God has prepared for each of us unique opportunities to walk through the “all things” of this life. We can either walk in our own strength and what the Apostle Paul calls our “flesh,” or we can walk in the power of the provision God has made for us through the Holy Spirit. It is our choice. God has provided us with armor (Ephesians 6:11-18), but it is up to us to put it on by faith.
8). What does sin bring into our lives?

The sense of abandonment by God the Father that sin always brings. It separates us from God and the sense of His existing.

9). What is your view on Habakkuk’s statement in (Habakkuk 1:13)?

1). “You are of pure eyes than to behold evil; And cannot look on wickedness.Why do You look on those who deal treacherously;And hold Your tongue when the wicked devoursA person more righteous than he?” (NKJV)

2). “Your eyes are too pure to look at sin. You cannot look on wrong. Why then do You look with favor on those who do wrong? Why are You quiet when the sinful destroy those who are more right and good than they?” (NLT)

3). “Your eyes are too pure to look on evil; you cannot tolerate wrongdoing. Why then do you tolerate the treacherous? Why are you silent while the wicked swallow up those more righteous than themselves? (NIV).

4). “Thou that art of purer eyes than to behold evil, and that canst not look on perverseness, wherefore lookest thou upon them that deal treacherously, and holdest thy peace when the wicked swalloweth up the man that is more righteous than he;” (ASV)

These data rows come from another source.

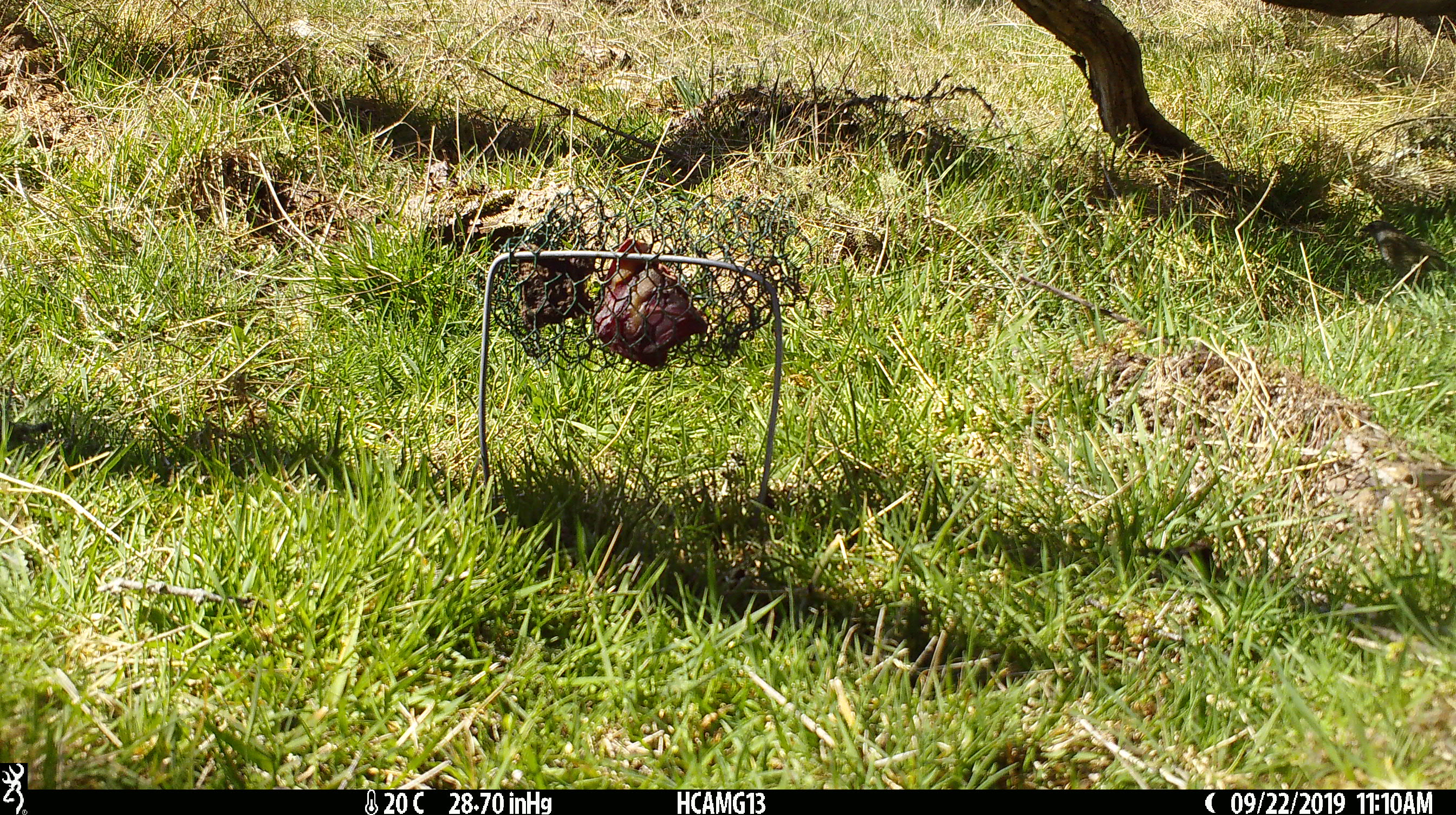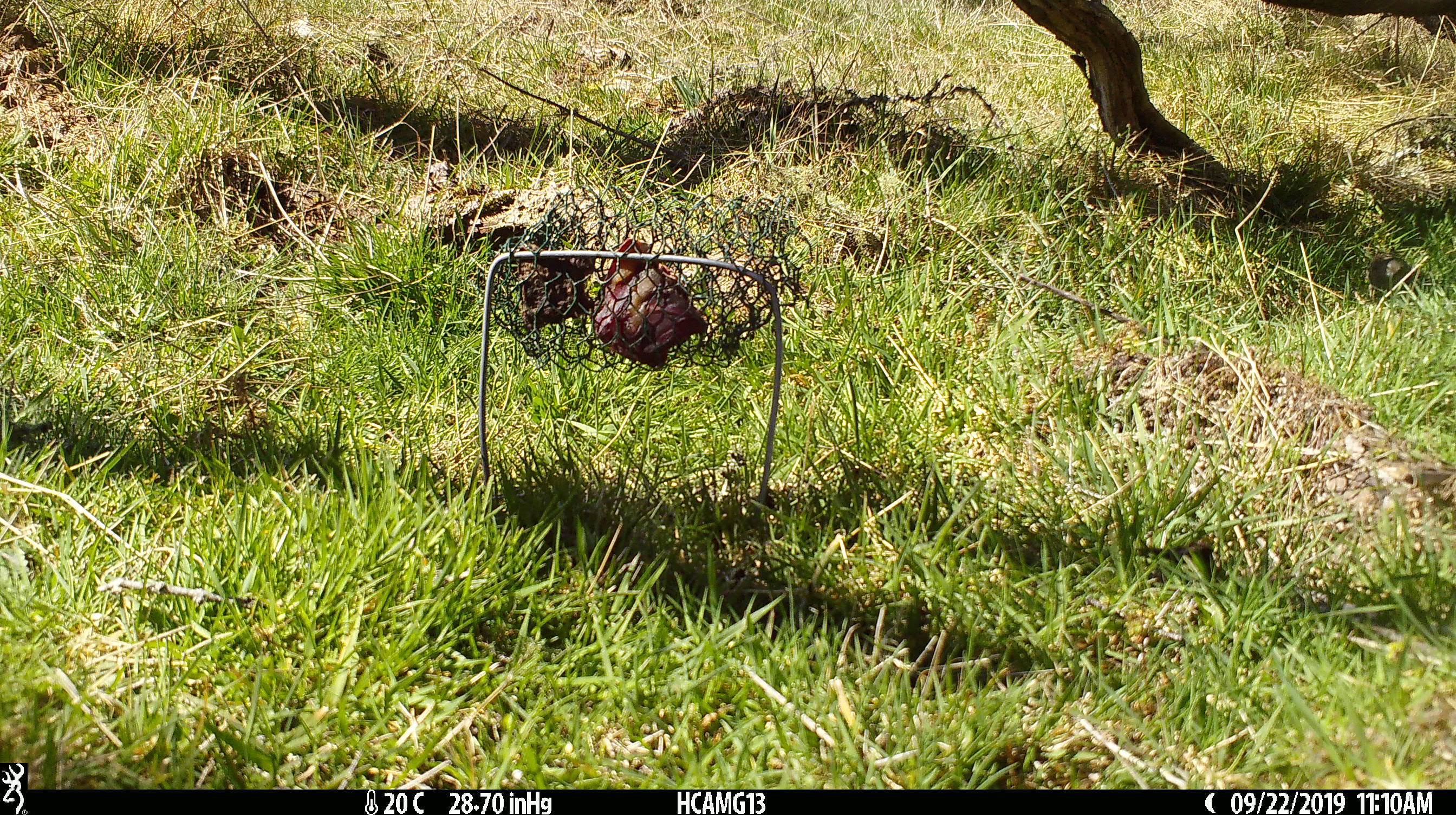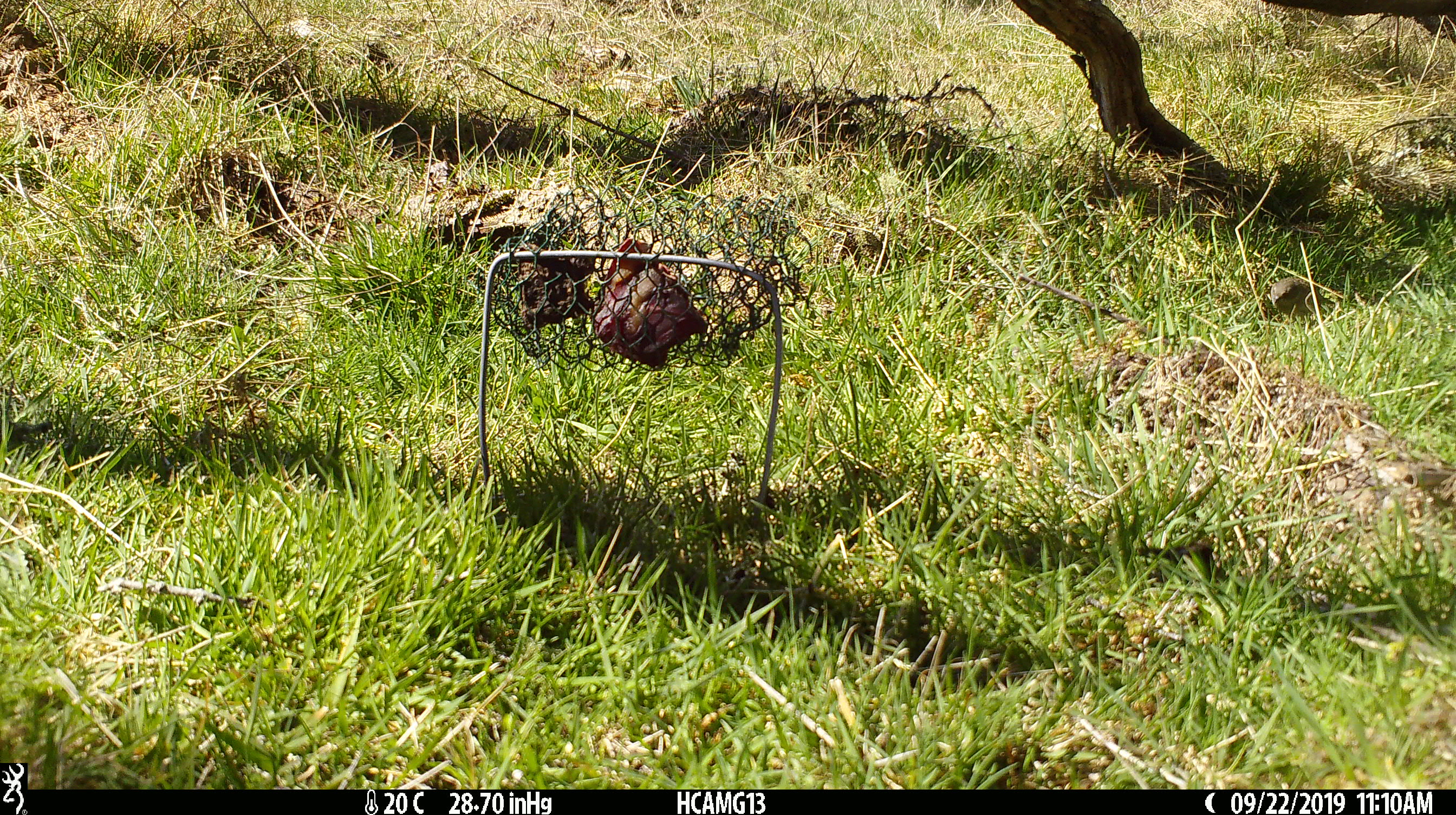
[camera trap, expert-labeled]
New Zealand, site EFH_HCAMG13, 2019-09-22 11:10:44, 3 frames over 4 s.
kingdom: Animalia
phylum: Chordata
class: Aves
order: Passeriformes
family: Prunellidae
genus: Prunella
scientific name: Prunella modularis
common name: dunnock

5). “You are of purer eyes than to behold evil and cannot look [inactively] upon injustice. Why then do You look upon the plunderer? Why are you silent when the wicked one destroys him who is more righteous than [the
Chaldean oppressor] is?”

6). “Your eyes are too pure to approve evil,And You cannot look on wickedness with favor.Why do You look with favor on those who deal treacherously? Why are You silent when the wicked swallow upThose more righteous than they?” (NASB)

The prophet (Habakkuk) complains that God’s patience was abused; and because sentence against these evil works and workers was not executed speedily, their hearts were the more fully set in them to do evil. As the study said, “The answer from God the Father to Jesus was: “I have not! I have not despised, disdained nor forsaken you. I’m here with you, in this moment, carrying you through this death to the glorious resurrection on the other side.” That was true for Jesus when he felt forsaken and its true for you when you feel that way too. But we must remember that God will never leave us nor forsake us in time of feeling abandon (Hebrews 13:5).” Jesus felt abandon because God couldn’t look on sin, but He was with Jesus and is with us too.

10). Why did Jesus feel He was abandoned by His Father?

I believe the answer to question (9) explain this one. God could not look on sin. Jesus took upon Himself the sin of the whole world, and he felt, only felt He was abandoned by God.